> _EXTRACTED RECORDS_
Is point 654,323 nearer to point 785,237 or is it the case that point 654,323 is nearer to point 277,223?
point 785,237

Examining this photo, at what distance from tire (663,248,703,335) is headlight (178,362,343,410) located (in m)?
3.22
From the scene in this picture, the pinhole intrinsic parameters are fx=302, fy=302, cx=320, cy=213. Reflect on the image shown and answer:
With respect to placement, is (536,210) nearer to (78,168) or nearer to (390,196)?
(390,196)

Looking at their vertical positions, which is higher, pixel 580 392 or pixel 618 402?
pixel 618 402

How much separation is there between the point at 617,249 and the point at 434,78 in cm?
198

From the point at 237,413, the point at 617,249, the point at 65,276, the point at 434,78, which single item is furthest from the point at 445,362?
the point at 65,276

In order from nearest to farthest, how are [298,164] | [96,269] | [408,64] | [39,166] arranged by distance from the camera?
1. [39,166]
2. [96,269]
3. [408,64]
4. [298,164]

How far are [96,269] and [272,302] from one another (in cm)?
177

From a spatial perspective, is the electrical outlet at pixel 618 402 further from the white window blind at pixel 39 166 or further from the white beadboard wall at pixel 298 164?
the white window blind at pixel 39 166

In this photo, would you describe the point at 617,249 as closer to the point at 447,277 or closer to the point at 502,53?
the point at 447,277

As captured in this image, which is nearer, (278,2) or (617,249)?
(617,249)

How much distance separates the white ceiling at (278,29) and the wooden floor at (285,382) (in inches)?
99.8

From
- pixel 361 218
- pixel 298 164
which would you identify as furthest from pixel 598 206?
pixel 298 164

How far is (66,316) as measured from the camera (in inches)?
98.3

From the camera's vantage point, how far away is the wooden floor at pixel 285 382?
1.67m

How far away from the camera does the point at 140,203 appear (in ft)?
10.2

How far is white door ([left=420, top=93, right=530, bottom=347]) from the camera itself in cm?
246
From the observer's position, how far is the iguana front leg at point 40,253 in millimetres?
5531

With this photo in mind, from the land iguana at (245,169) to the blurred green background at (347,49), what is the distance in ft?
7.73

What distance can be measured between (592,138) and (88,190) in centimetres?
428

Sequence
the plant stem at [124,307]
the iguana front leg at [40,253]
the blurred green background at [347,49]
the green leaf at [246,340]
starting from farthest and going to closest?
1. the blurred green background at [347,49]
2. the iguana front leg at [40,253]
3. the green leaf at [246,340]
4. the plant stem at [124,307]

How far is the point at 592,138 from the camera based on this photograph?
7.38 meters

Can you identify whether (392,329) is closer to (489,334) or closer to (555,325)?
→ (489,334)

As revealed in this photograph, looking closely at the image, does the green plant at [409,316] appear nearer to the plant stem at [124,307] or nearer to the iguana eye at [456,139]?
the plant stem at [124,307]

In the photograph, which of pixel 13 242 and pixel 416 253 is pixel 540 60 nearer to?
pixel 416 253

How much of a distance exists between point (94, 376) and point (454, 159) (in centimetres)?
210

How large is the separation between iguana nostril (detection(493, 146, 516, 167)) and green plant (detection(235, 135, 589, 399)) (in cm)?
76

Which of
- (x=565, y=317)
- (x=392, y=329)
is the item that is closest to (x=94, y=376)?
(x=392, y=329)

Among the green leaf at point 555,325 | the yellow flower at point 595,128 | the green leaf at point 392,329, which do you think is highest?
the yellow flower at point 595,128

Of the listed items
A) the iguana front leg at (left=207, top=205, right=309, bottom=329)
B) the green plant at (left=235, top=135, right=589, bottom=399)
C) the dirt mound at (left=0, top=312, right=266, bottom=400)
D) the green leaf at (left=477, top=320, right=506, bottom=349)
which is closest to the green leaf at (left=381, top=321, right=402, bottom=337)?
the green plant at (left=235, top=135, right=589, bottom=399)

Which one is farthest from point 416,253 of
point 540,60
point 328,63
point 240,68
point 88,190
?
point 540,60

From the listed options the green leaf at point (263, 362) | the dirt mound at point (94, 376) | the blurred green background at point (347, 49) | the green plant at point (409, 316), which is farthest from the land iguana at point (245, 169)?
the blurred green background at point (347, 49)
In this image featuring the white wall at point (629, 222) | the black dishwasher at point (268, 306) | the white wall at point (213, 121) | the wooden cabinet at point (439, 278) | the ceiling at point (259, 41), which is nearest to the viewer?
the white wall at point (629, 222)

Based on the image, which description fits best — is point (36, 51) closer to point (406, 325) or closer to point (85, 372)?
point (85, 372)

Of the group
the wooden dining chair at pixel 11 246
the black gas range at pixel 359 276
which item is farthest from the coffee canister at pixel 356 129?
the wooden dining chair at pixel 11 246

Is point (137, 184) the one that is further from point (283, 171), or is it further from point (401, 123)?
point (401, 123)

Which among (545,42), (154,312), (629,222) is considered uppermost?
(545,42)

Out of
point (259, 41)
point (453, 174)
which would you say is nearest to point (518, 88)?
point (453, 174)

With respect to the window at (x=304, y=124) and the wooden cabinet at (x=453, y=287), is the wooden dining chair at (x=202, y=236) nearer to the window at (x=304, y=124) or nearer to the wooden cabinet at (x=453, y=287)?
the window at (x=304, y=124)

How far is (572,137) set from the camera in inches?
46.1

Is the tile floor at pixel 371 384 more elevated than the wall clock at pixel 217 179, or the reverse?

> _EXERCISE PROMPT_
Locate every line in the records above that contains the word "dirt", and copy each of those lines in full.

> _EXERCISE ANSWER_
C) the dirt mound at (left=0, top=312, right=266, bottom=400)
From the listed options the green leaf at point (263, 362) | the dirt mound at point (94, 376) | the blurred green background at point (347, 49) | the green plant at point (409, 316), which is farthest from the land iguana at point (245, 169)?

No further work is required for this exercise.